9 November 2012

Namibia: Law Threatens Research

A PUPIL doing a science project at school, or a doctor conducting a battery of tests to diagnose a patient, would need formal approval from a body appointed by the government if new rules added to the Research, Science and Technology Act 23 of 2004 go through in their current form.

The proposed regulations will have a “chilling effect” on research in Namibia, several non-governmental organisations have warned.

They say it is making “a nonsense of claims that Namibia wants to be a knowledge society and undermining any hope of the country achieving Vision 2030”.

The Namibia Non-governmental Organisations Forum (Nangof), backed by the Institute for Public Policy Research and the Legal Assistance Centre, requested a meeting with the Minister of Education in early September to seek the withdrawal of the regulations, but has yet to sit down with him.

The regulations state that any organisation or individual that conducts any activity that could be termed as research will have to apply to the National Commission of Research, Science and Technology for permission to proceed with such research.

What this means is that a research institute based in Namibia may not conduct any type of research in the country unless it is registered with the Commission.

The Act defines research as the systematic investigation or analysis into, and study of, materials, sources and the physical universe in order to establish facts and knowledge and reach conclusions.

A research institute is defined as any research, science or technological organisation, institute, society or other body, whether corporate or unincorporated, and whether in the public or private sector, which has the practicing of research, science and technology as a part of its activities.

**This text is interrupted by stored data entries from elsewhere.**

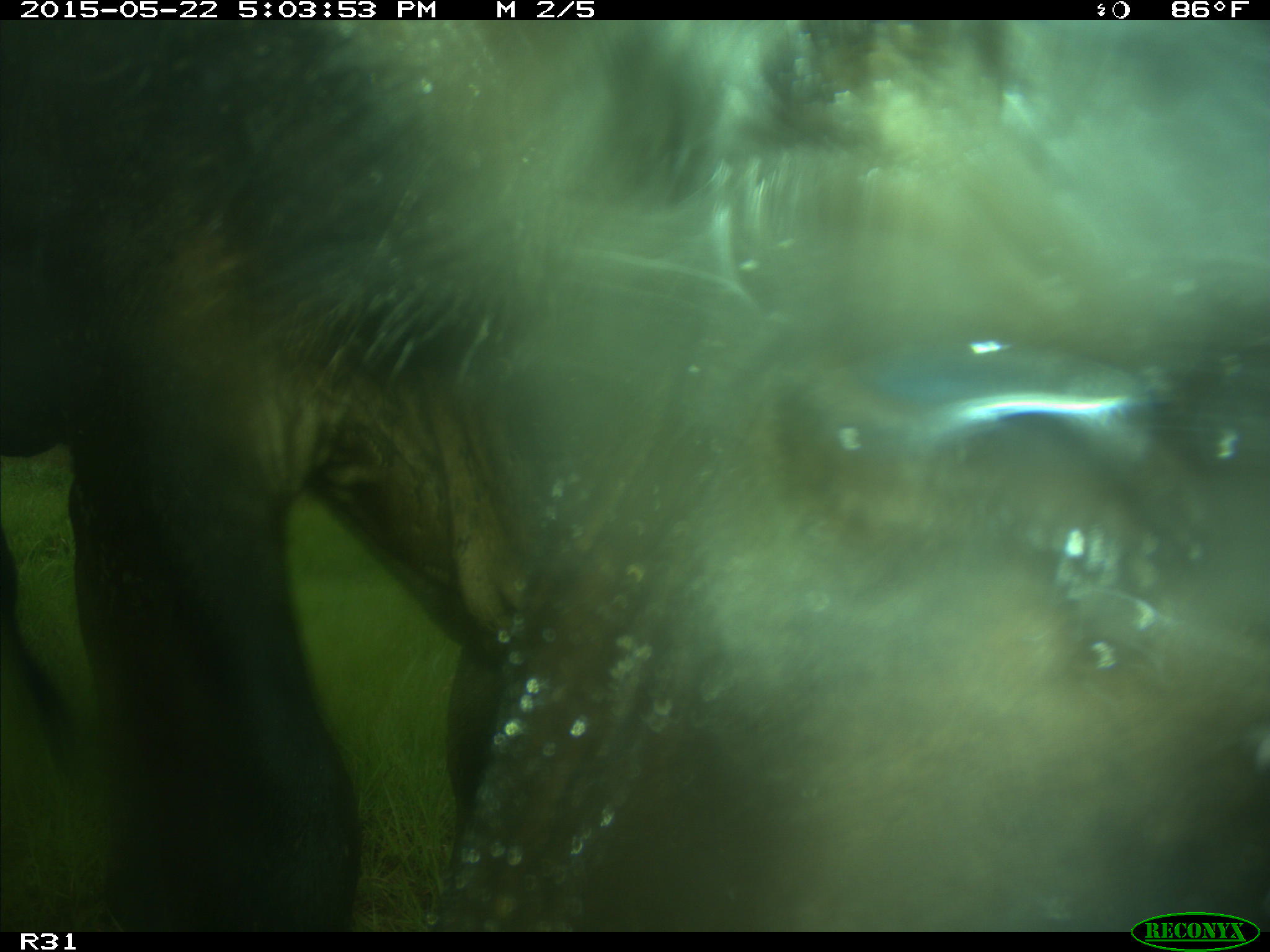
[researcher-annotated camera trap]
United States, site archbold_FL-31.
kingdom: Animalia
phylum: Chordata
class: Mammalia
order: Artiodactyla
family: Bovidae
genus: Bos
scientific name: Bos taurus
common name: domestic cow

“All tertiary institutions in Namibia would fall under this definition. Schools with learners who write research papers or conduct science fair projects would also seem to fall within this definition. Virtually any organisation which compiles statistics, even about its own activities, would fall under this definition – including most businesses and NGOs,” the LAC said.

In terms of the Act, a law firm which compiles heads of arguments based on a study of case law sources would be a research institute, as would a medical practice where doctors conduct systematic batteries of tests to diagnose their patients.

There are also concerns that a media outlet which analyses its readership or broadcast audience would constitute a research institute and so too most United Nations agencies operating in Namibia.

The proposed regulations state that every research project will require its own separate permission.

Failure to gain such permission could result in a N$20 000 fine or five years in jail and an indefinite ban on conducting further research in Namibia.

According to the LAC, IPPR and Nangof, the definition of ‘research’ is confusing and too broad.

“The regulations contain some draconian ideas as far as research in the country is concerned. The definitions ... are so broad that they do not simply apply to universities and established research institutes – they could conceivably even apply to a high school student conducting a small survey as part of a homework project,” said Ivin Lombard, executive director of Nangof.

He said the new rules put unnecessary restrictions on the ability of people and institutions to be part of the research profession, in addition to interfering with academic freedom.

“We think these regulations must be done away with and instead let us re-think what regulations we want to put up that will come in and promote research and differences of opinion so that Namibia becomes a thriving academic society where people can come up with research and others can freely challenge that research,” he said.

Lombard said the changes would affect Namibia’s competitiveness.

“Do these regulations mean that if we are doing research which government does not agree with, then it will not be done?” he inquired.

In terms of the Act, the National Commission on Research, Science and Technology will monitor and supervise research, science and technology in all sectors of the country.

It will have at least 12 members, eight of whom will be nominated by the government – six by the Minister of Education, one by the President and one by the Director General of the National Planning Commission.

The LAC views the domination of government appointees on the body as problematic and recommends that it be balanced between public and private sectors.

“There is no civil society representation, and limited representation of the private sector. The scope of persons representing the different sectors in terms of which research is conducted is also limited,” said the LAC.

The changes will come into force on a date still to be set by the Minister of Education.